◆ GIVEN ENTRIES ◆
⁂

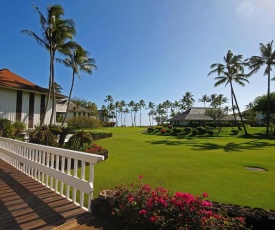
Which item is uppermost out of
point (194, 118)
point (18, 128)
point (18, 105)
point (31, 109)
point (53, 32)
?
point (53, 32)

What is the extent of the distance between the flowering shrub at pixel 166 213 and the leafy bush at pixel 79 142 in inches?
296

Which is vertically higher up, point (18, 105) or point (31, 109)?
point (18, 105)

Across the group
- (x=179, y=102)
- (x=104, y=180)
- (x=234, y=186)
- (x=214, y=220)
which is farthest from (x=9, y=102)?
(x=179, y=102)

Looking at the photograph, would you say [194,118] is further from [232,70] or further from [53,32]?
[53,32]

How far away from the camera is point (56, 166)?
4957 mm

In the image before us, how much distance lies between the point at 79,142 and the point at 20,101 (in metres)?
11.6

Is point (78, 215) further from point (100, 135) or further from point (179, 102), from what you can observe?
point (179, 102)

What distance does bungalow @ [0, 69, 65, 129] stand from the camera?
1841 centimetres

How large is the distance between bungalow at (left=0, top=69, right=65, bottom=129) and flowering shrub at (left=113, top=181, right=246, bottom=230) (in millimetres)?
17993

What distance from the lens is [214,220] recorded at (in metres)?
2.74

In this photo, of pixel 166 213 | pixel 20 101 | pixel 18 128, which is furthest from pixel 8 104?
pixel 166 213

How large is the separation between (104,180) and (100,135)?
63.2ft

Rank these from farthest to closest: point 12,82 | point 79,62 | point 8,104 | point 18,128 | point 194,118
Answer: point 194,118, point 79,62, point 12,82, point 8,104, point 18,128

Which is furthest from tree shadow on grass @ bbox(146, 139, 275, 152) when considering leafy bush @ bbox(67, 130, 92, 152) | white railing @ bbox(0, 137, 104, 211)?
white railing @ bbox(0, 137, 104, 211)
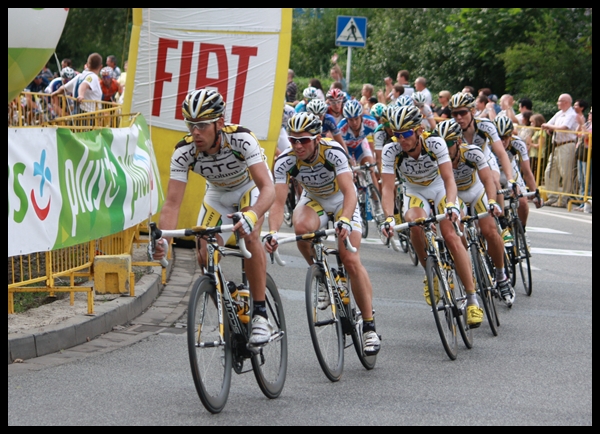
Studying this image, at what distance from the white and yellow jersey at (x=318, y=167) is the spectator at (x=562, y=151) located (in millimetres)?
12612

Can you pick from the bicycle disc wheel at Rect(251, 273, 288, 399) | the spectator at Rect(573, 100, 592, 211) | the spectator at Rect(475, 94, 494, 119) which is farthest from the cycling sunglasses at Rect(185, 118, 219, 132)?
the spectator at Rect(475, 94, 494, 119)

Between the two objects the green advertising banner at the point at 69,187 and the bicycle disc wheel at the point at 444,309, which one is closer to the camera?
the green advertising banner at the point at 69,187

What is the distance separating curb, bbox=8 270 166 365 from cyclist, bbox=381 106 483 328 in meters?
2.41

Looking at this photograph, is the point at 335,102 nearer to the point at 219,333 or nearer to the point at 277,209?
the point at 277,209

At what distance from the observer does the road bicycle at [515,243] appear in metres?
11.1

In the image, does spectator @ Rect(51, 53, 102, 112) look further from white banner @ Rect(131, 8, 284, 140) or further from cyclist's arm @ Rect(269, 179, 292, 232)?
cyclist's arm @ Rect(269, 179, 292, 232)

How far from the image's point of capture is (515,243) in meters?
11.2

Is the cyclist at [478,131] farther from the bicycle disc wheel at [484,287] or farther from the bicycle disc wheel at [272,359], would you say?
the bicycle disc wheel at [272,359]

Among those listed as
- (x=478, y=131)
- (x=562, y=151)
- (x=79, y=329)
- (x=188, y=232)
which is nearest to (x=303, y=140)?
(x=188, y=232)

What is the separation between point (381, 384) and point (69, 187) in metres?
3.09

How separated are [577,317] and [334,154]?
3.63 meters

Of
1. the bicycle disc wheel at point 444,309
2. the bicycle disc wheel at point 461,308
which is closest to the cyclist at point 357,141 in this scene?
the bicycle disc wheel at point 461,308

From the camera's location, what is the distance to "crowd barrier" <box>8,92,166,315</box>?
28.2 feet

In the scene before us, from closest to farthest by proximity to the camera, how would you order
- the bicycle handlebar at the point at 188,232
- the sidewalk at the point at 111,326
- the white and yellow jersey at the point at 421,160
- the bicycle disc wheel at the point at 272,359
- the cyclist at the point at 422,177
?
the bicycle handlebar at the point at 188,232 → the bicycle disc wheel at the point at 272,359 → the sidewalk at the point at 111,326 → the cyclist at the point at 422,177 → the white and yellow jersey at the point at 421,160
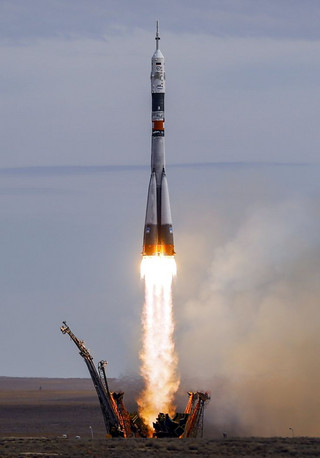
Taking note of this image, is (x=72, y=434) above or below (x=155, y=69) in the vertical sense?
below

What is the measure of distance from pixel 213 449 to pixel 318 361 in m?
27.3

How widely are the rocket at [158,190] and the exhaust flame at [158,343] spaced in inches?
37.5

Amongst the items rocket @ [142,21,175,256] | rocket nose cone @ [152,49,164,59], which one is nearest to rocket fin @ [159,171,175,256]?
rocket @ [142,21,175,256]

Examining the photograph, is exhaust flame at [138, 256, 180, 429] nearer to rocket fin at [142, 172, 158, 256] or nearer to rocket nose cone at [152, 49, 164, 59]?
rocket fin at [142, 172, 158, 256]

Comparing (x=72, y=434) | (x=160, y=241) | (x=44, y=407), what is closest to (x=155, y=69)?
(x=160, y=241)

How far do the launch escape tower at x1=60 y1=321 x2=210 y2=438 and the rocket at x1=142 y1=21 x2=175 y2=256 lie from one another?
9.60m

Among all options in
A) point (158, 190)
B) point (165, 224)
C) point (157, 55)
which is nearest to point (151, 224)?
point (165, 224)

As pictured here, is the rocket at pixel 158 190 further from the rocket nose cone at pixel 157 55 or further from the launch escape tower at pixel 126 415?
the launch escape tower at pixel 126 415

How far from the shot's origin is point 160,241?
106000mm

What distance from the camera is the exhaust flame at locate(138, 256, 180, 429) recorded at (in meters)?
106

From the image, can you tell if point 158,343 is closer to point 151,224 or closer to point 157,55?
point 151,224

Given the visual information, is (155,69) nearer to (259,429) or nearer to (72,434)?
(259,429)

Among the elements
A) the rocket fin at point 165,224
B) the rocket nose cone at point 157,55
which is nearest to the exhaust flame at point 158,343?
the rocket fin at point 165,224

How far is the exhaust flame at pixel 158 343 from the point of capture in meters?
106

⁂

◆ WRITTEN EXERCISE ◆
Please retype, exactly as written, every line from the line containing "Taking note of" through the last line of the records above, including both of those lines, and nothing else.

◆ RESPONSE TO THE TASK ◆
Taking note of this image, is (x=72, y=434) above or below (x=155, y=69) in the vertical sense?
below

What is the measure of distance from pixel 213 449 to pixel 318 361 in m?
27.3

How widely are the rocket at [158,190] and the exhaust flame at [158,343] spaced in inches?
37.5

Amongst the items rocket @ [142,21,175,256] | rocket nose cone @ [152,49,164,59], which one is nearest to rocket fin @ [159,171,175,256]?
rocket @ [142,21,175,256]

Examining the photograph, is exhaust flame at [138, 256, 180, 429] nearer to rocket fin at [142, 172, 158, 256] or nearer to rocket nose cone at [152, 49, 164, 59]?
rocket fin at [142, 172, 158, 256]

Comparing (x=72, y=434) | (x=160, y=241) | (x=44, y=407), what is closest to (x=155, y=69)?
(x=160, y=241)

How far do the launch escape tower at x1=60 y1=321 x2=210 y2=438 and the rocket at x1=142 y1=21 x2=175 y2=256 lie from one another?
9.60m

Among all options in
A) point (158, 190)
B) point (165, 224)
C) point (157, 55)
which is nearest to point (151, 224)?
point (165, 224)

As pictured here, is the rocket at pixel 158 190 further from the rocket nose cone at pixel 157 55 or further from the launch escape tower at pixel 126 415?
the launch escape tower at pixel 126 415

How far from the shot's origin is point 160,241?
106000mm

What distance from the camera is the exhaust flame at locate(138, 256, 180, 429) recorded at (in meters)?
106

From the image, can you tell if point 158,343 is closer to point 151,224 or closer to point 157,55?
point 151,224

Given the visual information, is (155,69) nearer to (259,429) or nearer to (72,434)?
(259,429)

Among the elements
A) the rocket fin at point 165,224
B) the rocket nose cone at point 157,55
which is nearest to the exhaust flame at point 158,343?
the rocket fin at point 165,224

How far is the exhaust flame at pixel 158 343 from the point of capture in meters?
106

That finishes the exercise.